B. The in-kind SSI loan agreement (in pdf) is linked here.
C. Relevant Regions for Step Five:
JUDGES: Before POSNER, RIPPLE, and WILLIAMS, Circuit
Judges.
OPINION: PER CURIAM. The government, distressed by
one sentence in our opinion in Barrett v.
Barnhart, 355 F.3d 1065 (7th Cir. 2004), asks us to change it (the
government does not ask us to reconsider our decision, which was adverse to
it). The sentence is: "The test [of the plaintiff's entitlement to
disability benefits] is whether she is so disabled that there are no jobs in
reasonable proximity to where she lives that she is physically able to
do." 355 F.3d at 1067 (emphasis added).
It is the phrase that we have italicized that bothers the
government, which points out that the law does not require, to defeat a finding
of disability, that jobs exist in the immediate area in which the claimant
lives. 42 U.S.C. § 423(d)(2)(A) provides that a person is disabled if he cannot
do his previous work or "engage in any other kind of substantial gainful
work which exists in the national economy, regardless of whether such work
exists in the immediate area in which he lives, or whether a specific job
vacancy exists for him, or whether he would be hired if he applied for work.
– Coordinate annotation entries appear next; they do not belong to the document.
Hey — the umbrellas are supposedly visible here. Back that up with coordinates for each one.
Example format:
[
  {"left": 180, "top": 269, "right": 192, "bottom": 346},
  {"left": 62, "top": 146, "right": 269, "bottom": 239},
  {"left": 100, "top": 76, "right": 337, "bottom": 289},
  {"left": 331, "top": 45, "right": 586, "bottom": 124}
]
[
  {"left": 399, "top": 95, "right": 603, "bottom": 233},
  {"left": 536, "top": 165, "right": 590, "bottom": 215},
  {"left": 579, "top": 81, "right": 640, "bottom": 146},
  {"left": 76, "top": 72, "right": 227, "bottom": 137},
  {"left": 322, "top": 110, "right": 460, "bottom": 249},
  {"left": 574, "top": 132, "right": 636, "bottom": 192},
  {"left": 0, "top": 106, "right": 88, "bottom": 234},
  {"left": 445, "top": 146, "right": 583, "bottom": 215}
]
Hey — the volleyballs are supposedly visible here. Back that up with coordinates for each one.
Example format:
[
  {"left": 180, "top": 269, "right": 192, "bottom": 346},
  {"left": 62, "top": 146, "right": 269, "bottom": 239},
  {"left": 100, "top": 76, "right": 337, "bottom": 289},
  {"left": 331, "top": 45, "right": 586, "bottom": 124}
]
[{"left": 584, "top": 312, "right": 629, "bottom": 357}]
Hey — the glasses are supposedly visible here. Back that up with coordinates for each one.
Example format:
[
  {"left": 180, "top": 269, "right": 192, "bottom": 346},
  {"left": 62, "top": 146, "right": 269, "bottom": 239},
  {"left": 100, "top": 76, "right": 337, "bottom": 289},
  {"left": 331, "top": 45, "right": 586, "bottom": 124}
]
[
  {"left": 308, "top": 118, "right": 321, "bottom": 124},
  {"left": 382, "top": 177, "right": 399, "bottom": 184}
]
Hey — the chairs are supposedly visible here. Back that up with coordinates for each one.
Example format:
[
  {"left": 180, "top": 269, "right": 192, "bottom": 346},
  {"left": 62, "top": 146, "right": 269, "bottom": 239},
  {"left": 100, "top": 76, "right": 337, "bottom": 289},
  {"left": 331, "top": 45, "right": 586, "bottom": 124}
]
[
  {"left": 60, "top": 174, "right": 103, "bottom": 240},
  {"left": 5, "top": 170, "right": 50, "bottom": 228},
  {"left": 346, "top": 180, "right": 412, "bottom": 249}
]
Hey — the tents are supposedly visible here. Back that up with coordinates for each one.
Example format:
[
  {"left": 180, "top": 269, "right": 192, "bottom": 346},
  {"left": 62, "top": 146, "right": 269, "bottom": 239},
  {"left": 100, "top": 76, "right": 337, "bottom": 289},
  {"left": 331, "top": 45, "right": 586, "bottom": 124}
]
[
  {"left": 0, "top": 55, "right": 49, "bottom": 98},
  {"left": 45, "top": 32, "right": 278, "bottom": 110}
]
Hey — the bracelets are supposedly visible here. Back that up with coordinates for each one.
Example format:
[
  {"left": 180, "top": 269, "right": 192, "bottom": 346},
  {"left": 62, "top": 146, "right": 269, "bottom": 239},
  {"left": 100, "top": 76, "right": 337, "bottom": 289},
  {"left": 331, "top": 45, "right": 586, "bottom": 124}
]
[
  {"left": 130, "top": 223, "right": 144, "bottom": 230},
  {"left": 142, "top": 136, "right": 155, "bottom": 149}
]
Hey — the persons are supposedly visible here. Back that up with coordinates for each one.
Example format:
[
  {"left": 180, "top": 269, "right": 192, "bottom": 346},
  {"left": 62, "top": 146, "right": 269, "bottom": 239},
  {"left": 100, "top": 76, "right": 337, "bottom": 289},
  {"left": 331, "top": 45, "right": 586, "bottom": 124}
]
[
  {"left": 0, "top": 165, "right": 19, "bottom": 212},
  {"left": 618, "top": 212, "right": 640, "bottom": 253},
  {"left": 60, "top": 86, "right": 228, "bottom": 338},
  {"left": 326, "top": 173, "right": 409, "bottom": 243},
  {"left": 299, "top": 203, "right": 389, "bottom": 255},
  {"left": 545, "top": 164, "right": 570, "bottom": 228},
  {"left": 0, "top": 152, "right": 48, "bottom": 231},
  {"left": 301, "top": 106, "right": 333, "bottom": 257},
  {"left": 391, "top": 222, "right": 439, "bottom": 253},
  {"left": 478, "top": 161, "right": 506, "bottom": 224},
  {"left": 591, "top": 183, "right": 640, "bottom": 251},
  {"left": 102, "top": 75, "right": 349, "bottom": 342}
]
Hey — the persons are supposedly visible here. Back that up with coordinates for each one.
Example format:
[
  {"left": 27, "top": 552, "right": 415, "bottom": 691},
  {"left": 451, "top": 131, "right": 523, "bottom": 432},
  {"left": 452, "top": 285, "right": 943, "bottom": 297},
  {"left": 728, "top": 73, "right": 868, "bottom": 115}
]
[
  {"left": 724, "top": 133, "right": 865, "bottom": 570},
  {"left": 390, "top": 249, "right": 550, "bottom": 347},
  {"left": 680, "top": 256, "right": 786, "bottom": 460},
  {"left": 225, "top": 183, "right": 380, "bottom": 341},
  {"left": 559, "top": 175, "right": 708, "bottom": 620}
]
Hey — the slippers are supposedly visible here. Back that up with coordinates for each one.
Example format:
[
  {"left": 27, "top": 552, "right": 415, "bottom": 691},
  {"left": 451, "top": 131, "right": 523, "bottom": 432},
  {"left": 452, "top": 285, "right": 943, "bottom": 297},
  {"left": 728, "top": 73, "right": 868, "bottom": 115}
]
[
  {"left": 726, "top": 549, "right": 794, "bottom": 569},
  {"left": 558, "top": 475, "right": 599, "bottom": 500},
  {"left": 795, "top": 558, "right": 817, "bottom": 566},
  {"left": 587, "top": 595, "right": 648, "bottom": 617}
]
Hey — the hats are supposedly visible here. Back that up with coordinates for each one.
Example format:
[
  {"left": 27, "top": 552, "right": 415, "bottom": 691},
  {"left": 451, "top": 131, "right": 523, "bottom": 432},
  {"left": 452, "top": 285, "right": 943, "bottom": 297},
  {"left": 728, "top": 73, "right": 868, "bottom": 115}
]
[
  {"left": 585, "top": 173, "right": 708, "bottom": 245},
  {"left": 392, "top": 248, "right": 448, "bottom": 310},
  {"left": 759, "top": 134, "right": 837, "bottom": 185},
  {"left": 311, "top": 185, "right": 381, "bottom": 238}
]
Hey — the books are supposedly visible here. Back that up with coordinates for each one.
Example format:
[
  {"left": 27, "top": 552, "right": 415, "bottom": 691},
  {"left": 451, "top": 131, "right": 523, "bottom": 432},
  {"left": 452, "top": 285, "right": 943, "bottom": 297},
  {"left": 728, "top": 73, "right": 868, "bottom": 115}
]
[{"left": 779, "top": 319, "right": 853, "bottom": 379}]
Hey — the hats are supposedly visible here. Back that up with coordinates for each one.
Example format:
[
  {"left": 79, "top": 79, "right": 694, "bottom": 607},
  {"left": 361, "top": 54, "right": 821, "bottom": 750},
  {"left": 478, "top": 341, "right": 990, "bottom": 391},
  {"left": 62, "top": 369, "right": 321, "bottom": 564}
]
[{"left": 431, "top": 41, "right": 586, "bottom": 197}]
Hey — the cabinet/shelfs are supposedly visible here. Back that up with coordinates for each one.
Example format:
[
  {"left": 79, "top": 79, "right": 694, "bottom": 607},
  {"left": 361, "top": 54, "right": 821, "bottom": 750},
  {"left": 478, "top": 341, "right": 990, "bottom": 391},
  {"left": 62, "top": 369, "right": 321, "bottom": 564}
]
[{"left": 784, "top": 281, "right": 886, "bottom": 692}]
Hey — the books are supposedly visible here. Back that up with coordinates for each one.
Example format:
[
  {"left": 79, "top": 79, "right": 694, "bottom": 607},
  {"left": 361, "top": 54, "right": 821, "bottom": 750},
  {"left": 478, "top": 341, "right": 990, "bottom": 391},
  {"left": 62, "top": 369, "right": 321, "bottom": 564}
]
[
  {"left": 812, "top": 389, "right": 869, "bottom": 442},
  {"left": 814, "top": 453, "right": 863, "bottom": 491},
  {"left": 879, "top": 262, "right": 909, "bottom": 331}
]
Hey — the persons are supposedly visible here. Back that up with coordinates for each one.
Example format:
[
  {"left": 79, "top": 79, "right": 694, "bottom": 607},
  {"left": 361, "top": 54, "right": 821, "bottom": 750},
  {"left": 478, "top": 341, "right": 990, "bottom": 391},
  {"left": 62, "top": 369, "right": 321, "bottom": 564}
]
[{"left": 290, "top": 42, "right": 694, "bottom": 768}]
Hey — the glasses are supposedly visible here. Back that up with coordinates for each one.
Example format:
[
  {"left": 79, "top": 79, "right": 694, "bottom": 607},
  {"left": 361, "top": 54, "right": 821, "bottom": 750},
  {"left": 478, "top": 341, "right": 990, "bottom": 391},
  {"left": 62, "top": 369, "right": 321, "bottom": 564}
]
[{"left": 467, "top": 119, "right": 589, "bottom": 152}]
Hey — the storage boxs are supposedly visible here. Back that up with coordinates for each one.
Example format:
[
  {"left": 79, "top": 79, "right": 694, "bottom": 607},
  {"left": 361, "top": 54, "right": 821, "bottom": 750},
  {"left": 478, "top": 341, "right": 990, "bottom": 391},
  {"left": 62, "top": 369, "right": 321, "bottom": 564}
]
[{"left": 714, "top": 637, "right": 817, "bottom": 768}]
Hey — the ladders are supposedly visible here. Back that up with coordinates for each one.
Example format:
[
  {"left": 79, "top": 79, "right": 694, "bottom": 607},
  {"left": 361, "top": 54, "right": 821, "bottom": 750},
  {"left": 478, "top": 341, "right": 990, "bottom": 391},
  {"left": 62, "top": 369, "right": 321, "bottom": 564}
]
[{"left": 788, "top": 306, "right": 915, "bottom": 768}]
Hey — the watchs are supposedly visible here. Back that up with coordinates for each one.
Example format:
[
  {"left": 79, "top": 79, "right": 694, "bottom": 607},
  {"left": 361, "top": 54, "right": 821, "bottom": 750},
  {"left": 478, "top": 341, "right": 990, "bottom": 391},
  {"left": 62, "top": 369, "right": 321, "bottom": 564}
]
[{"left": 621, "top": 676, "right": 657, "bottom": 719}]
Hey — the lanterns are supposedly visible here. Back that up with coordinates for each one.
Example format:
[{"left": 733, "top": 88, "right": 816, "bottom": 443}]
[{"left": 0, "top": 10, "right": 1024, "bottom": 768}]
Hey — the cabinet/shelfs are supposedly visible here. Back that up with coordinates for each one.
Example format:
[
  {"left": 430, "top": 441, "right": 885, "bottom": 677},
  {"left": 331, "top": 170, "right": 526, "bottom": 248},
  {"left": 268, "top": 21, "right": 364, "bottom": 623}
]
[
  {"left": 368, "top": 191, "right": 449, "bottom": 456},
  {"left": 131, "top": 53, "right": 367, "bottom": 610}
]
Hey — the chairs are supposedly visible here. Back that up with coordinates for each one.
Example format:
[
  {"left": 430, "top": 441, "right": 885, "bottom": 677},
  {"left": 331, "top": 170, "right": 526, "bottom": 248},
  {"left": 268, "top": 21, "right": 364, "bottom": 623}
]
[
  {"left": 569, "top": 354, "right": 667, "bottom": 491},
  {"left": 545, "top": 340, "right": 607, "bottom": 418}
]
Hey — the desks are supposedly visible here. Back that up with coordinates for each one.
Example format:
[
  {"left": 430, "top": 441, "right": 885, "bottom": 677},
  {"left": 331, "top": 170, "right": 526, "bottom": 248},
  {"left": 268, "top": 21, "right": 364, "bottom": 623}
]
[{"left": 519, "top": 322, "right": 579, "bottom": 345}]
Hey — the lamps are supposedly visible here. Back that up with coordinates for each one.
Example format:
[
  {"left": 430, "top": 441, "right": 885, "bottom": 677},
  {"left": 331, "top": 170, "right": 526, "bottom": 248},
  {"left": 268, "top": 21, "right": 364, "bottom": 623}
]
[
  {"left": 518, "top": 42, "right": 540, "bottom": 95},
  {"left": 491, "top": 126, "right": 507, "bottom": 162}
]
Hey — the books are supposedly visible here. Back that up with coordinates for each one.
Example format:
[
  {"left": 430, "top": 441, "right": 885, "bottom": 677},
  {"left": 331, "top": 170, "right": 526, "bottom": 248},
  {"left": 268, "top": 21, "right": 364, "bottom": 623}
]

For purposes of the preceding sentence (with respect to any individual), 'work
which exists in the national economy' means work which exists in significant
numbers either in the region where such individual lives or in several regions
of the country." That is the language the government would like us to
substitute.
Yet in our experience, and, it seems, in that of the other
circuits as well, the vocational experts who testify in social security
disability cases concerning the availability of jobs that the applicant has the
physical ability to perform almost always confine their testimony to indicating
the number of such jobs that exist in the applicant's state, or an even smaller
area. See, e.g., Fastner v. Barnhart,
324 F.3d 981, 985 (8th Cir. 2003); Johansen
v. Barnhart, 314 F.3d 283, 287 (7th Cir. 2002); Donahue v. Barnhart, 279 F.3d 441, 444 (7th Cir. 2002); Howard v. Commissioner of Social Security,
276 F.3d 235, 238-39 (6th Cir. 2002); Dixon
v. Massanari, 270 F.3d 1171, 1179 (7th Cir. 2001); [**3] Clifford v.
Apfel, 227 F.3d 863, 869 (7th Cir. 2000); Shramek
v. Apfel, 226 F.3d 809, 815 (7th Cir. 2000); Powers v. Apfel, 207 F.3d 431, 436 (7th Cir. 2000); Lee v.
Sullivan, 988 F.2d 789, 792 (7th Cir. 1993); Ehrhart v. Sec'y of Health & Human Services, 969 F.2d 534, 540
(7th Cir. 1992). We have found only a few cases in which national numbers alone
were cited as a basis for denying benefits. Kasarsky
v. Barnhart, 335 F.3d 539, 543 (7th Cir. 2003) (per curiam); Mayes v. Massanari, 276 F.3d 453, 458
(9th Cir. 2001); Harmon v. Apfel, 168 F.3d 289, 292 (6th Cir. 1999). In
practice, the principal significance of the "other regions" language
in the statute is to prevent the Social Security Administration from denying
benefits on the basis of "isolated jobs that exist only in very limited
numbers in relatively few locations outside of the region where [the applicant]
lives." 20 C.F.R. § 404.1566(b).
Our formulation that the government doesn't like was thus
descriptively accurate; it was not intended to alter the statutory standard.
Barrett v. Barnhart, 368 F.3d 691, 692 (7th Cir. 2004).